++++ PASSAGE PROVIDED ++++

By Vernon Felton
Original Photo by Dan Barham
“Whoa. Whoa, mate!”
The note of panic in Seb’s voice rings out loud and clear. I drop the bike I’m working on and jump back in shock. Are there copperheads out here? Am I stepping on one? Is there a lunatic in a hockey mask creeping up behind me with a chainsaw in his hand? I’m expecting the worst. Seb Kemp is one of the most even-keeled people I’ve ever met. He doesn’t panic. If he’s freaking out right now, the apocalypse is nigh. I’m certain of this.
He’s pointing, however, at my kneepads.
“Whaa?” is about all I can manage.
“Look,” Seb says this in a tone that suggests that I’m juggling nuclear warheads while standing in a bathtub full of vaseline and angry piranhas, “You’ve got a…a gorby gap. Quick, fix it. Now.”
His eyes flick back and forth, nervously scanning the trailhead parking lot, and I suddenly realize that he’s not just alarmed; he’s embarrassed…embarrassed by the half-inch gap of skin between the hem of my baggy shorts and the tops of my knee pads.
The dreaded gorby gap. The height of uncool.
I reach down to adjust the pads, which must have slipped down during the last hour of riding. Feeling a bit stupid, I silently berate myself. Dammit, I forgot these old shorts were, you know, so short. And these dang pads are always slipping down. Crap, I really do have a gorby gap going on! How the hell did I let this happen?
Then I stop.
Wait—who exactly is going to even notice that I’m wearing my kneepads like a rookie? I stop and look around. There is no one at the trailhead except for me, Seb, a couple of crumpled Budweiser cans and a dead raccoon. We are in the absolute middle of nowhere, North Carolina and, besides, I’m pretty damn sure that my fashion faux pas fails to qualify as some serious DEFCON 2 type shit.
And then, right about then, my own sense of shame turns to indignation. Wait a second—who the f*ck is Seb to give me shit about my gorby gap? The guy is wearing a fanny pack! You can’t wear a fanny pack and give anybody shit about anything. That’s practically against the law. Hell, my grandma thinks fanny packs are uncool and she’s 90.
I tell him as much.
Seb looks shocked. It’s as if he’s been living in some parallel universe in which fanny packs are actually the embodiment of awesome.
“No way,” he says. “Bum bags make complete sense. I’d never wear a hydration pack—they screw up your center of gravity, they’re hot, they’re….”
Seb keeps on justifying his fanny pack, but I’m not even listening any longer. And it’s not as if he is talking rubbish. A big load of gear and a gallon water strapped to your shoulder blades does kind of make you top heavy. And, yeah, some hydration packs are hot and uncomfortable. These are sensible arguments. But that’s beside the point. We’re talking about fanny packs here—there’s just no way you can defend fanny packs and retain your dignity. Sorry, can’t be done.

++++ RECORDS SUPPLIED ++++

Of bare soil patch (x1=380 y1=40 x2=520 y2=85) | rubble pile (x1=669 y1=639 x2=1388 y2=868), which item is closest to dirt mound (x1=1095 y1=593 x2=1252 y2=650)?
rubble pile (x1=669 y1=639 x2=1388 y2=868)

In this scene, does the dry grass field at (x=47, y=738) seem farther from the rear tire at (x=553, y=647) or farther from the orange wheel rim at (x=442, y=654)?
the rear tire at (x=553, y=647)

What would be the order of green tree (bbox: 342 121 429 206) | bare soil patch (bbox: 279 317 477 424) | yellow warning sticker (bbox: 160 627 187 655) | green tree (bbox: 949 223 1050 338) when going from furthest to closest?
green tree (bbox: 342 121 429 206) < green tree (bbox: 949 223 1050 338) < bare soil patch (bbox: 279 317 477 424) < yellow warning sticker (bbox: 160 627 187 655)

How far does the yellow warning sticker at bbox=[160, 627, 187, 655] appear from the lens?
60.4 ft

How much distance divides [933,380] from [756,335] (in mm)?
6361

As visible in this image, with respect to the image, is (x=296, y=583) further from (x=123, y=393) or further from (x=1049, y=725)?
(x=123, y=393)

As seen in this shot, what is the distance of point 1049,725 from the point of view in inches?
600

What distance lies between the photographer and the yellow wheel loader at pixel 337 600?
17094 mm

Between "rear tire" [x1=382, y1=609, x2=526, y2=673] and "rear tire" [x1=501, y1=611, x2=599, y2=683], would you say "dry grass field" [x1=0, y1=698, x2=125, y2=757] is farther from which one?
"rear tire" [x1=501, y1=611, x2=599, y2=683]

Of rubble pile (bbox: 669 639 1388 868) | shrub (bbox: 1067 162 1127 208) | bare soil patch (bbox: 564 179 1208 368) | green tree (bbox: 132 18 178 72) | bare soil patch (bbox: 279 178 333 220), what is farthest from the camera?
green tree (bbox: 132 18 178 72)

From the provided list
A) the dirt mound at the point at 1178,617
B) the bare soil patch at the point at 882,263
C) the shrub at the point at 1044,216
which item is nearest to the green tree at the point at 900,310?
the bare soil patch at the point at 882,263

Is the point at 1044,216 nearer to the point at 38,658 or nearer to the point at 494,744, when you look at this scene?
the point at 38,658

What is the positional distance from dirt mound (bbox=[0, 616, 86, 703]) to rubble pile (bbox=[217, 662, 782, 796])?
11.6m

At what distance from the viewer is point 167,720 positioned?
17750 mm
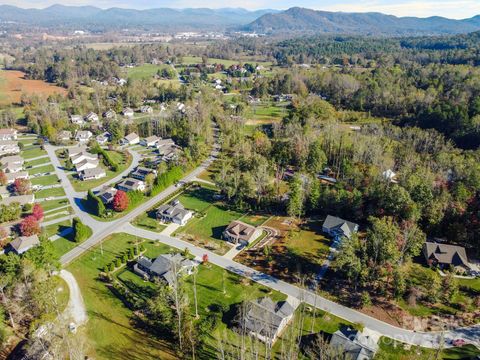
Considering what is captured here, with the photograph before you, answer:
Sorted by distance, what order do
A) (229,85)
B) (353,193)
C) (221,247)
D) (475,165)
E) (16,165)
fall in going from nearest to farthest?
(221,247)
(353,193)
(475,165)
(16,165)
(229,85)

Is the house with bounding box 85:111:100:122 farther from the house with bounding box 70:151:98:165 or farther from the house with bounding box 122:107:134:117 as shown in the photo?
the house with bounding box 70:151:98:165

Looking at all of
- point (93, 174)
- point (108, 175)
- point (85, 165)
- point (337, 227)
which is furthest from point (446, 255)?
point (85, 165)

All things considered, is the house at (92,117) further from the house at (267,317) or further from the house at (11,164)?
the house at (267,317)

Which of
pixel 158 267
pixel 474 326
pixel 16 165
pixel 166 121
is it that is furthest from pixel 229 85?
pixel 474 326

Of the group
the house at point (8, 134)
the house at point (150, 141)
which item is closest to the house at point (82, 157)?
the house at point (150, 141)

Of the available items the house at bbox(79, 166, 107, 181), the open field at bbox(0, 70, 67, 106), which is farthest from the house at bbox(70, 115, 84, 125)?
the house at bbox(79, 166, 107, 181)

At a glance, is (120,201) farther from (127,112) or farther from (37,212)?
(127,112)

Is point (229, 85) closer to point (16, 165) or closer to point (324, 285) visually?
point (16, 165)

++++

YOUR TASKS
**1)** In the gorby gap essay, please copy the passage word for word, beginning at the words "By Vernon Felton" and stopping after "certain of this.".
**2)** In the gorby gap essay, what does Seb call a "gorby gap"?
**3)** Continue the gorby gap essay from its final sentence.

TASK RESPONSES
**1)**
By Vernon Felton
Original Photo by Dan Barham
“Whoa. Whoa, mate!”
The note of panic in Seb’s voice rings out loud and clear. I drop the bike I’m working on and jump back in shock. Are there copperheads out here? Am I stepping on one? Is there a lunatic in a hockey mask creeping up behind me with a chainsaw in his hand? I’m expecting the worst. Seb Kemp is one of the most even-keeled people I’ve ever met. He doesn’t panic. If he’s freaking out right now, the apocalypse is nigh. I’m certain of this.

**2)** The half-inch gap of skin between the hem of the baggy shorts and the tops of the knee pads.

**3)**
THE BIG—DORKY— PICTURE
But there’s a larger reason that I don’t argue with Seb about his love of fanny packs: as a cyclist, you’re always living in a glass house when you get into a debate about what does and doesn’t look cool. Mountain bikers are terminally handicapped in the fashion department. Everything we wear seems to come in some flavor of lame.
Lime green baggy shorts. Baby blue helmets. Mustard yellow shoes. These things sound ludicrous on paper, yet they are commonplace on trails. They’re even considered hip. Fashionable. Somehow, when you get enough of us out there in the woods wearing the same idiotic garb, we stop looking ridiculous to one another.
But this is just an illusion. No one else is buying it. Walk into a bar wearing the latest cool-guy cycling kit and you’re likely to get yourself an ass-whuppin’. I think that says a lot right there.
CHICKEN & EGG KIND OF THING
So, here’s the real question: are cycling clothes lame because we cyclists are genetically predisposed to god-awful fashion (which would lead manufacturers to make clothes that match our terrible tastes) or do we like lame cycling fashions because the manufacturers make nothing but lame clothes, for which we’ve simply acquired a taste?
I haven’t a clue. Did the chicken come first or did the egg? I guess it doesn’t matter, really, because I’m largely at peace with the fact that tomorrow I will don the latest “all-mountain” or “enduro” kit and that my 3/4 –length jersey and below-the-knee baggies will look less like high-performance athletic apparel and more like leisure wear from a hipster retirement home.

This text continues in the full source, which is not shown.